COVID may have changed the terms of the prosecution of 74-year-old Joseph DeAngelo, who was arrested in 2018 as the suspected Golden State Killer, an individual responsible for dozens of rapes and murders in the ’70s and ’80s — including four homicides in Goleta.
The terrifying crime spree spread across six counties, and district attorneys from those six counties turned down a plea bargain for DeAngelo’s admission of guilt in exchange for life in prison — instead of the death penalty — in early March. But on Monday, Santa Barbara County District Attorney Joyce Dudley and the other DAs issued press releases stating “a moral and ethical responsibility to consider any offer from the defense, given the massive scope of the case, the advanced age of many of the victims and witnesses, and our inherent obligations to the victims.”
Two hours earlier, the Los Angeles Times published a scoop that a plea deal was on the table for DeAngelo’s life in exchange for a guilty plea. The preliminary hearings alone could reportedly involve more than 100 witnesses and take months — difficult in these COVID days for the health-vulnerable, elderly witnesses involved. Some victims assented to DeAngelo’s plea given the pandemic, while others objected that the details of the investigations decades ago would never be known.
DeAngelo had been a police officer in Auburn, CA, from 1973 to 1979, when he was fired after he was caught shoplifting in a hardware store. Part of victims’ concerns have been a lack of information on the steps investigators took, according to the Times. In Santa Barbara, in 2011, sheriff’s investigators had isolated the killer’s DNA from a 1981 crime scene in Goleta, where Cheri Domingo and Greg Sanchez were killed; this was two years after the murders of Dr. Robert Offerman and Debra Manning, also in Goleta. In 2013 and 2018, they asked for the public’s help in identifying a murderer who’d helped paint the Long’s drugstore in Goleta in 1979.
DeAngelo was finally tracked down through relatives who’d posted their DNA results at a public website. He is reportedly set to admit to many crimes, including rapes for which he has not been charged, in a Sacramento courtroom on June 29.

Recorded information:
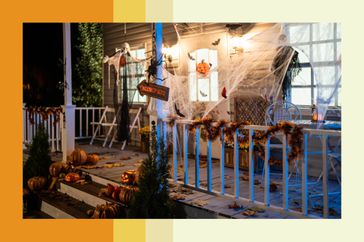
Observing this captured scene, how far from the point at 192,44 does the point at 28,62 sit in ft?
14.2

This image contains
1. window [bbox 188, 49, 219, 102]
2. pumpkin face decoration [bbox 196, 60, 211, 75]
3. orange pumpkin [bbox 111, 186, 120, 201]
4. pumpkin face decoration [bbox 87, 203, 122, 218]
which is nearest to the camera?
pumpkin face decoration [bbox 87, 203, 122, 218]

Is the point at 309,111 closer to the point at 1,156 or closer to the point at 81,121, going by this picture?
the point at 1,156

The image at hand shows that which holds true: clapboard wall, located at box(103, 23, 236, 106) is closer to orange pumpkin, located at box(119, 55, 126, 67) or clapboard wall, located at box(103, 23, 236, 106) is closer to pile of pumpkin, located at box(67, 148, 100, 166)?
orange pumpkin, located at box(119, 55, 126, 67)

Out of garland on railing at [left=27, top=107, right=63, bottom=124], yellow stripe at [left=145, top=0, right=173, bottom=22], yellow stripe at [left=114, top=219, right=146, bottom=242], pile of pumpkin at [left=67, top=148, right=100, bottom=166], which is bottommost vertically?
yellow stripe at [left=114, top=219, right=146, bottom=242]

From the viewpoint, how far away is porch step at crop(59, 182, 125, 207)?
463cm

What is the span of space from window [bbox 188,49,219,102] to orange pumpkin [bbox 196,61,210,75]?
0.18ft

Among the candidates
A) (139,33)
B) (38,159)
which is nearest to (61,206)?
(38,159)

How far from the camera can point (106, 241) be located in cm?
377

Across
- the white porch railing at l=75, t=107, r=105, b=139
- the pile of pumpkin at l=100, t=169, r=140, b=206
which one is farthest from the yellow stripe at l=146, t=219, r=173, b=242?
the white porch railing at l=75, t=107, r=105, b=139

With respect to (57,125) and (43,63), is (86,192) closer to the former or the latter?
(57,125)

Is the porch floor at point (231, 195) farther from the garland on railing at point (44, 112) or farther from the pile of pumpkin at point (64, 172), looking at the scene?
the garland on railing at point (44, 112)

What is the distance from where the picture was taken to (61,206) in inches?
189

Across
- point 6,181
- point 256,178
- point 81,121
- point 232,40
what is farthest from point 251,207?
point 81,121

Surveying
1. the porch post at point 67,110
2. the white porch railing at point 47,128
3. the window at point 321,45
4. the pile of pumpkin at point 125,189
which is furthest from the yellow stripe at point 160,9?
the white porch railing at point 47,128
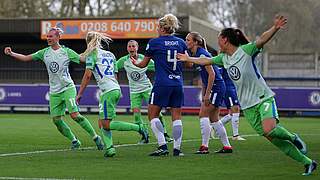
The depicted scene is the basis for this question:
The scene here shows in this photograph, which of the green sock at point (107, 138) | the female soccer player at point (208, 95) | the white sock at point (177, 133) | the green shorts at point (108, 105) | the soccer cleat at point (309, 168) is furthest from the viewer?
the female soccer player at point (208, 95)

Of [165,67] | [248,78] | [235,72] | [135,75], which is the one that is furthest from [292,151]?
[135,75]

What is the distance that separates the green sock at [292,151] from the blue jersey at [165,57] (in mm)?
2920

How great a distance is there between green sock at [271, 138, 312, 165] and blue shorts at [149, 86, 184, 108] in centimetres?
287

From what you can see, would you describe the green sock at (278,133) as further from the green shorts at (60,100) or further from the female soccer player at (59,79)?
the green shorts at (60,100)

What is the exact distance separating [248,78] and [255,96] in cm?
28

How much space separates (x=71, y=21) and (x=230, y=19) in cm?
3711

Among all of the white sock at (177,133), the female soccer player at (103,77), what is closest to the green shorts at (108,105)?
the female soccer player at (103,77)

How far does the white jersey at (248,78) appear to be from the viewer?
1125 cm

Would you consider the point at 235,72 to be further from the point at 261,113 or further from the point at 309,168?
the point at 309,168

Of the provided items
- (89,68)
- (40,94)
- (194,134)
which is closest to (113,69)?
(89,68)

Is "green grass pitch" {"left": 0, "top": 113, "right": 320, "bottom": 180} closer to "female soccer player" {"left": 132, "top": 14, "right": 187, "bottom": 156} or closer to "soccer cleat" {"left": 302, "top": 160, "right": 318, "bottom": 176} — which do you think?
"soccer cleat" {"left": 302, "top": 160, "right": 318, "bottom": 176}

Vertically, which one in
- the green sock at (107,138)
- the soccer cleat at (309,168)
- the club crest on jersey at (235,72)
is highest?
the club crest on jersey at (235,72)

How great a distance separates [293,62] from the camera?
5538 cm

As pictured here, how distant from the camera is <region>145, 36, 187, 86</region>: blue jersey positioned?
44.2 feet
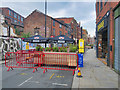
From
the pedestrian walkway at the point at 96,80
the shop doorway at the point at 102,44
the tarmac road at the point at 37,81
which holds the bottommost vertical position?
the tarmac road at the point at 37,81

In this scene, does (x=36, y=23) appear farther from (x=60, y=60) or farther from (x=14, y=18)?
(x=14, y=18)

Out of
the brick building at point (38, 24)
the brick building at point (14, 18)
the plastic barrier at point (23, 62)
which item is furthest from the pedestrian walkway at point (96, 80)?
the brick building at point (14, 18)

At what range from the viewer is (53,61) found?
29.7 feet

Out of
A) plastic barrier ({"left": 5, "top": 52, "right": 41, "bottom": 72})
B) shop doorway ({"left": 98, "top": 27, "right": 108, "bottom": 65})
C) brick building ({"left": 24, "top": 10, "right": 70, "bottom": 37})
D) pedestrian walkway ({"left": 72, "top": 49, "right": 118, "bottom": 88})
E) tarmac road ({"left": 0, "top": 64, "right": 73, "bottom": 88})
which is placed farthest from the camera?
brick building ({"left": 24, "top": 10, "right": 70, "bottom": 37})

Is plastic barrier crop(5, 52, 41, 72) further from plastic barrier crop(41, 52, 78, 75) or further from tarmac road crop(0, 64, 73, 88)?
tarmac road crop(0, 64, 73, 88)

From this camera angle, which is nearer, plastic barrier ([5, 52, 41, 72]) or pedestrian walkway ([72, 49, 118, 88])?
pedestrian walkway ([72, 49, 118, 88])

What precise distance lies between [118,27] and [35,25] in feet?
87.6

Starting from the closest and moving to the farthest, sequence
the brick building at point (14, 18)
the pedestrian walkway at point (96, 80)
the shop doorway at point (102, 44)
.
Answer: the pedestrian walkway at point (96, 80)
the shop doorway at point (102, 44)
the brick building at point (14, 18)

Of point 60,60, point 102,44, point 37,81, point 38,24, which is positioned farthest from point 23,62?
point 38,24

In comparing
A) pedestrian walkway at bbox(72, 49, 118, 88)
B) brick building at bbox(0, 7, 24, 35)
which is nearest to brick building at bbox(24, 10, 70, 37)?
brick building at bbox(0, 7, 24, 35)

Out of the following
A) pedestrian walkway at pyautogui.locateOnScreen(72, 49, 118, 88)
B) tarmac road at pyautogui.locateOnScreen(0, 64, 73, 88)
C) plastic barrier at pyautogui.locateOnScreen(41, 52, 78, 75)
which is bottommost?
tarmac road at pyautogui.locateOnScreen(0, 64, 73, 88)

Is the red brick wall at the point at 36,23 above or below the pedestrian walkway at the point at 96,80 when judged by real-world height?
above

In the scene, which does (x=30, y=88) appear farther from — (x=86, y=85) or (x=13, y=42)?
(x=13, y=42)

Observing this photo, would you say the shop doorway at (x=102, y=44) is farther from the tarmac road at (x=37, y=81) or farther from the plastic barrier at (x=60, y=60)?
the tarmac road at (x=37, y=81)
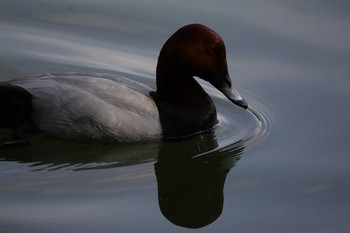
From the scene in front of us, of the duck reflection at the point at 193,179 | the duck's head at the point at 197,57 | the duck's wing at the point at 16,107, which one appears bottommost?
the duck reflection at the point at 193,179

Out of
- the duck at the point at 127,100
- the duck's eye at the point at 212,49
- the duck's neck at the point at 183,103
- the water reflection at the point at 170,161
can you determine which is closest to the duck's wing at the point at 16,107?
the duck at the point at 127,100

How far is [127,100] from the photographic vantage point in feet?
21.3

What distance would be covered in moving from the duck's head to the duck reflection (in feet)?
1.39

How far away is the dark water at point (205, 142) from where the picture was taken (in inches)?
219

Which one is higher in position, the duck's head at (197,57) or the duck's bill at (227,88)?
the duck's head at (197,57)

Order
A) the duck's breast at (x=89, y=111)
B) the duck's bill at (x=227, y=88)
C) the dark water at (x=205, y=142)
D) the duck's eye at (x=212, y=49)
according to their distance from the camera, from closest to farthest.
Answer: the dark water at (x=205, y=142)
the duck's breast at (x=89, y=111)
the duck's eye at (x=212, y=49)
the duck's bill at (x=227, y=88)

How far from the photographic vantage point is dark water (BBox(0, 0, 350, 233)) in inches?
219

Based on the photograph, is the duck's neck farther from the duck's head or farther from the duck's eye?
the duck's eye

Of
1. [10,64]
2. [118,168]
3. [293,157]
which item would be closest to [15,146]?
[118,168]

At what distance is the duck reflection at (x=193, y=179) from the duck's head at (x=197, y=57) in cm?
43

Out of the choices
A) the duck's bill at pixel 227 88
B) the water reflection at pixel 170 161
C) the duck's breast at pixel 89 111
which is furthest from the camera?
the duck's bill at pixel 227 88

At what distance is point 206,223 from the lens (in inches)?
219

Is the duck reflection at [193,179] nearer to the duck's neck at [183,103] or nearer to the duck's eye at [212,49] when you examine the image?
the duck's neck at [183,103]

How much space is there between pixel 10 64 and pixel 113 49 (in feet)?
3.11
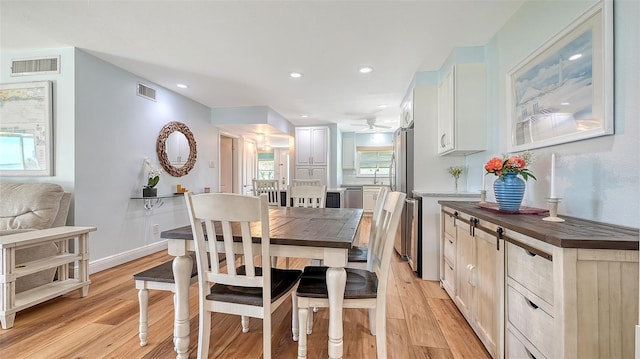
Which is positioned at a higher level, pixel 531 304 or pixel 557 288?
pixel 557 288

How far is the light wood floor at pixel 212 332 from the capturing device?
1.65m

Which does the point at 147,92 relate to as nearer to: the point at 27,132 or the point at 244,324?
the point at 27,132

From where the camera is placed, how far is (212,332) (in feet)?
6.15

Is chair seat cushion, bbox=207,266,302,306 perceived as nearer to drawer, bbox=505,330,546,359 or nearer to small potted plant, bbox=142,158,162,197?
drawer, bbox=505,330,546,359

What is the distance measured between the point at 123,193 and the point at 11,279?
1.53 m

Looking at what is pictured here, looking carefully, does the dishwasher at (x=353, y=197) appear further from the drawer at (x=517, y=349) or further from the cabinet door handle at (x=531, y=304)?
the cabinet door handle at (x=531, y=304)

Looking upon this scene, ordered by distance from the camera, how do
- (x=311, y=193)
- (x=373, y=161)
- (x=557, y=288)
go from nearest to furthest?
(x=557, y=288)
(x=311, y=193)
(x=373, y=161)

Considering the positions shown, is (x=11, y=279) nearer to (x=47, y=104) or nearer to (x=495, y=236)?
(x=47, y=104)

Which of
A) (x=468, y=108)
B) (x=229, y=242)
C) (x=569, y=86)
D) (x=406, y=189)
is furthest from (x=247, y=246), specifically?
(x=406, y=189)

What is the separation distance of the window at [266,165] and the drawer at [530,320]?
7.69 meters

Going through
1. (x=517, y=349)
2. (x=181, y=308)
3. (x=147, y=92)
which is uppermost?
(x=147, y=92)

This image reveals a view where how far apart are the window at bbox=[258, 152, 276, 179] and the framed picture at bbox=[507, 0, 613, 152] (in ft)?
23.7

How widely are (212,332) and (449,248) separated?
6.41 ft

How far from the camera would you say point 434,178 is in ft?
10.9
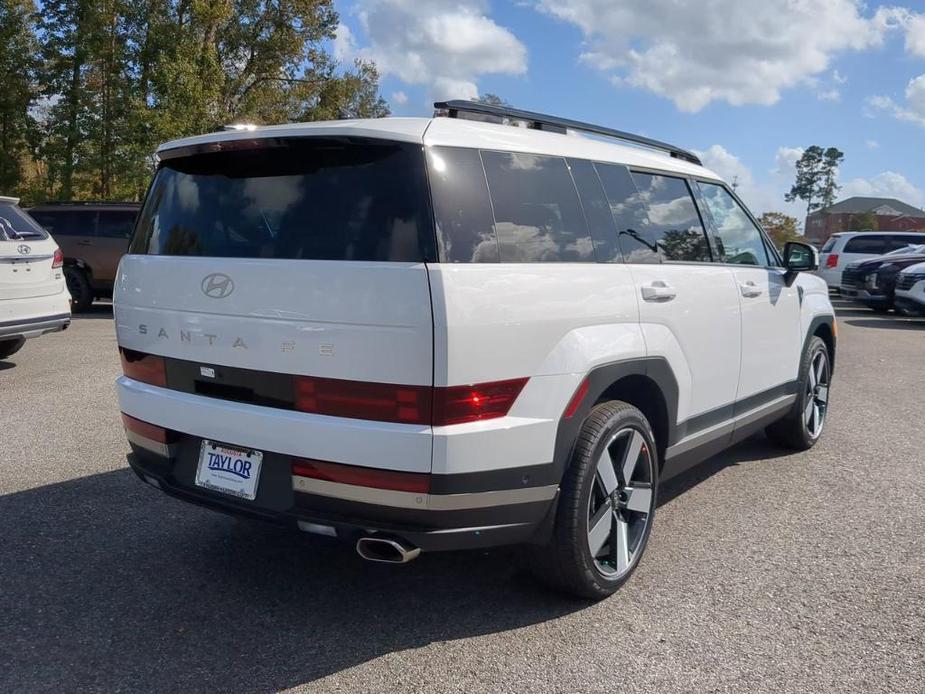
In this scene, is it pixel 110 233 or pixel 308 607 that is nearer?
pixel 308 607

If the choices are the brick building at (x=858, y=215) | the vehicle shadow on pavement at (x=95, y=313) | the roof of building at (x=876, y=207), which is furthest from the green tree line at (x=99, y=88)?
the roof of building at (x=876, y=207)

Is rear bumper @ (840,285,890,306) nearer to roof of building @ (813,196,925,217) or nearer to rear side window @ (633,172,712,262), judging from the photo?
rear side window @ (633,172,712,262)

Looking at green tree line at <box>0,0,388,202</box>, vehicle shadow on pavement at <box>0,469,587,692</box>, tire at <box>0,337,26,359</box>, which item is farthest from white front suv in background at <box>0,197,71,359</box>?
green tree line at <box>0,0,388,202</box>

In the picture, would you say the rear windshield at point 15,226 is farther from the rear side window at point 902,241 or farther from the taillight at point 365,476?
the rear side window at point 902,241

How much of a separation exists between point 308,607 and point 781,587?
2.07 meters

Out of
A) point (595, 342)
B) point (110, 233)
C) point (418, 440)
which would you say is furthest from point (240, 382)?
point (110, 233)

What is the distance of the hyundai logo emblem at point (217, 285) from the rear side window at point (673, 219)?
196 centimetres

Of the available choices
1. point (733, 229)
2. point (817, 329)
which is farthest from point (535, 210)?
point (817, 329)

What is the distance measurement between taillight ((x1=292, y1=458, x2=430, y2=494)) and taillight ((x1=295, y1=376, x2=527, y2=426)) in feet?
0.60

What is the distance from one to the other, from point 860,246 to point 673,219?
61.7 ft

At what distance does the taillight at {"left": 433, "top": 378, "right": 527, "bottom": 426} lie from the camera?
8.89ft

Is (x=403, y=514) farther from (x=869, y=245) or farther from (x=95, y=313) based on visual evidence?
(x=869, y=245)

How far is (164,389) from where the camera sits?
11.1 feet

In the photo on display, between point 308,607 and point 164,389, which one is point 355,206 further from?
point 308,607
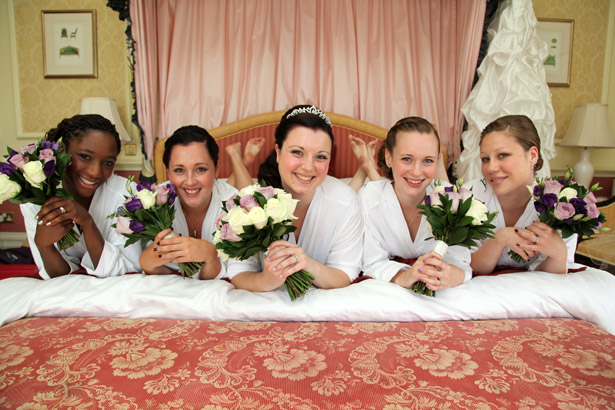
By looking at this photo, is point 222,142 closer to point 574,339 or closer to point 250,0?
point 250,0

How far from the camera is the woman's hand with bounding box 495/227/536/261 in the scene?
6.32 feet

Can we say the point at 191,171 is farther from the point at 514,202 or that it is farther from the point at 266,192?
the point at 514,202

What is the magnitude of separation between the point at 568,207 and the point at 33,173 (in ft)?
7.88

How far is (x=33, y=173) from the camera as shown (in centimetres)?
163

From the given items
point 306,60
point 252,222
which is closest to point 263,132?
point 306,60

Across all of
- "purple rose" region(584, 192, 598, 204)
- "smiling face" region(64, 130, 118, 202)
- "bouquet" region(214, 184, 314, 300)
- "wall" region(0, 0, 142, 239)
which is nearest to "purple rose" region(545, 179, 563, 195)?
"purple rose" region(584, 192, 598, 204)

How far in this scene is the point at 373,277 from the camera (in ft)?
6.47

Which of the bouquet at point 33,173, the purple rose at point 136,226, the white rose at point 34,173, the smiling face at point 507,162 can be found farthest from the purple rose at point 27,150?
the smiling face at point 507,162

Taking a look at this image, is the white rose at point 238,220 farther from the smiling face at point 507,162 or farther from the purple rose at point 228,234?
the smiling face at point 507,162

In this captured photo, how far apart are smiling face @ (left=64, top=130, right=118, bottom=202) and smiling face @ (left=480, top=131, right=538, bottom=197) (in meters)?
2.14

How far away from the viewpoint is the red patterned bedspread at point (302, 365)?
1.00 meters

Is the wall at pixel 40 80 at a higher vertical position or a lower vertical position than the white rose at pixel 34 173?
higher

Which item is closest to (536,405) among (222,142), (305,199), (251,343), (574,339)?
(574,339)

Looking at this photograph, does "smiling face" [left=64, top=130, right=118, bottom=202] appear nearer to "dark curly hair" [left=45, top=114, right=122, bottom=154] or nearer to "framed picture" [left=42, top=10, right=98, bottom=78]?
"dark curly hair" [left=45, top=114, right=122, bottom=154]
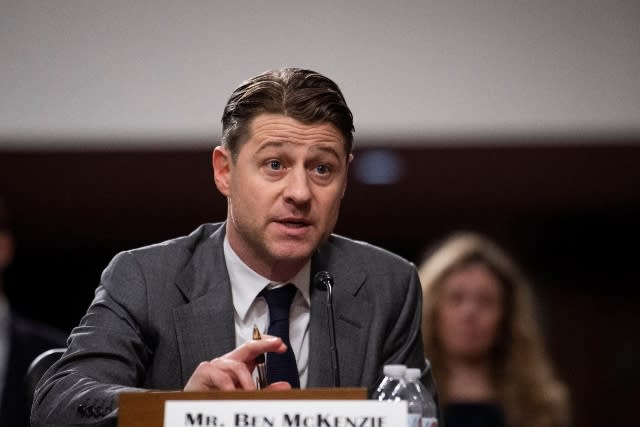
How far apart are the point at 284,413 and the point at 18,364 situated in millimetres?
2603

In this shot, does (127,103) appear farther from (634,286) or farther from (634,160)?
(634,286)

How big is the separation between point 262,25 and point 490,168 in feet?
4.81

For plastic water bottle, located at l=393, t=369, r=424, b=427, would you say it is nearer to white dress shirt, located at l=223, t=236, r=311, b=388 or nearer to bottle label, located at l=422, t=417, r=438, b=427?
bottle label, located at l=422, t=417, r=438, b=427

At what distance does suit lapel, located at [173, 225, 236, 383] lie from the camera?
1.85 metres

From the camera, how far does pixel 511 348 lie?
3.27m

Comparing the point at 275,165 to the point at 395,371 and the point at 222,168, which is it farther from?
the point at 395,371

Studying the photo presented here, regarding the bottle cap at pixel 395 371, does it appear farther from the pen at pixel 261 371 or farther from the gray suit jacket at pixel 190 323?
the gray suit jacket at pixel 190 323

Problems to work on:
a) Render this sentence from the Golden State Killer article in Spanish: "DeAngelo was finally tracked down through relatives who’d posted their DNA results at a public website."
b) Reproduce the passage of the Golden State Killer article that begins at the words "Two hours earlier, the" and stops after "never be known.".
The listing has no connection to the Golden State Killer article.

Your written answers:
a) Finalmente, se localizó a DeAngelo a través de familiares que habían publicado los resultados de su ADN en un sitio web público.

b)
Two hours earlier, the Los Angeles Times published a scoop that a plea deal was on the table for DeAngelo’s life in exchange for a guilty plea. The preliminary hearings alone could reportedly involve more than 100 witnesses and take months — difficult in these COVID days for the health-vulnerable, elderly witnesses involved. Some victims assented to DeAngelo’s plea given the pandemic, while others objected that the details of the investigations decades ago would never be known.